-- START --

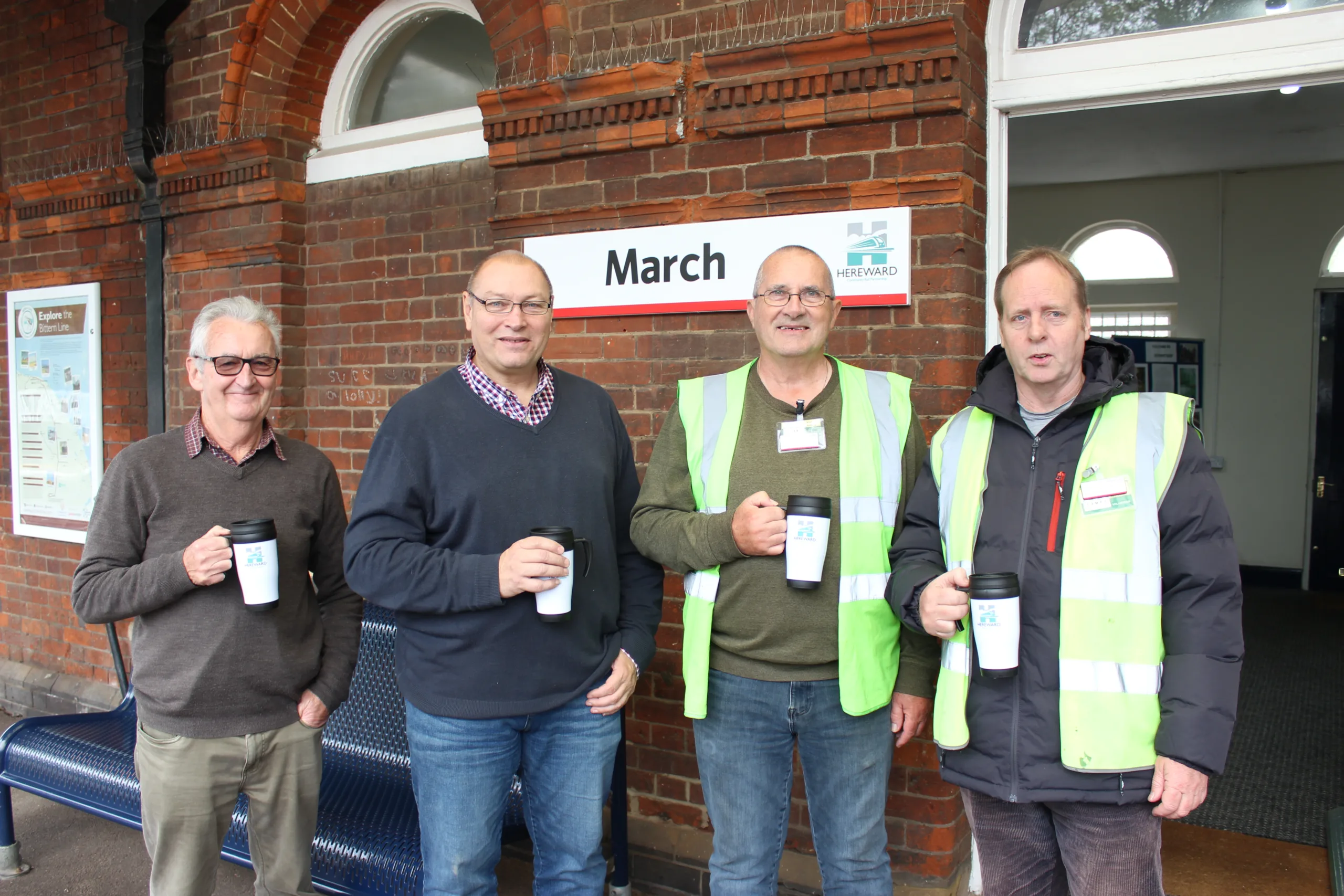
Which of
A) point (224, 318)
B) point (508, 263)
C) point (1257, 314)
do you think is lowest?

-- END --
-- START --

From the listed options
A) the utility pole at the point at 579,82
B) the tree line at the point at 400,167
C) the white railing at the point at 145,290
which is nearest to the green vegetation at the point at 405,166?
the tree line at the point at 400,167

-- END --

What to produce: Please count the lines in the records that contain the word "point" and give only the number.

Task response: 8